* [Lesetext]:
####
Beim Spaziergang durch die schmalen Altstadtgassen von Rovinj stolpere ich förmlich von einer Wechselstube zur anderen, zumeist werden dort noch zusätzlich Souvenir angeboten. An den stark frequentierten Plätzen dominieren die Kreditinstitute mit Marmorfassaden. Um alle Geldsorgen aus dem Weg zu räumen findet man bei jedem fünften Haus in der Innenstadt einen Bankomat. Oftmals ist der Bankomat in das Schaufenster eines Geschäftes oder in eine Hauseingangstüre integriert. Diese Besonderheiten sind für mich eine Einladung, um mit dem Smartphone einige Schnappschüsse zu machen. Kroatien ist seit sechs Jahren EU-Mitglied, hat aber noch seine eigene Währung, den Kuna.
####
* [Das Material]:
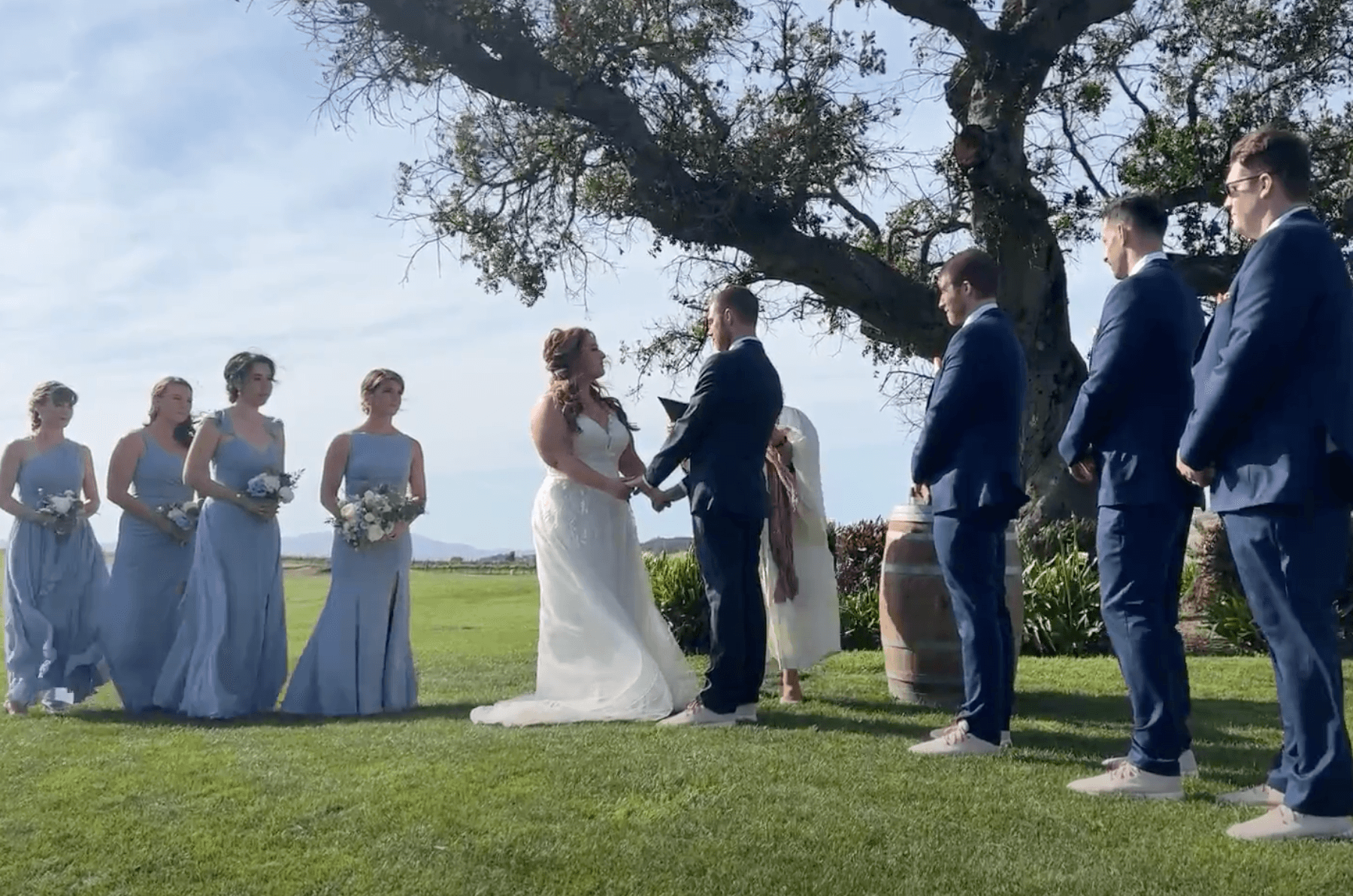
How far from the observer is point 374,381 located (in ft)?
29.2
####
* [Aufgabe]:
Zählen Sie alle Einrichtungen rund um Geld und Geldgeschäfte auf, die der Lesetext für die Altstadt von Rovinj nennt.

* [Antwortfeld]:
Wechselstuben, Kreditinstitute, Bankomaten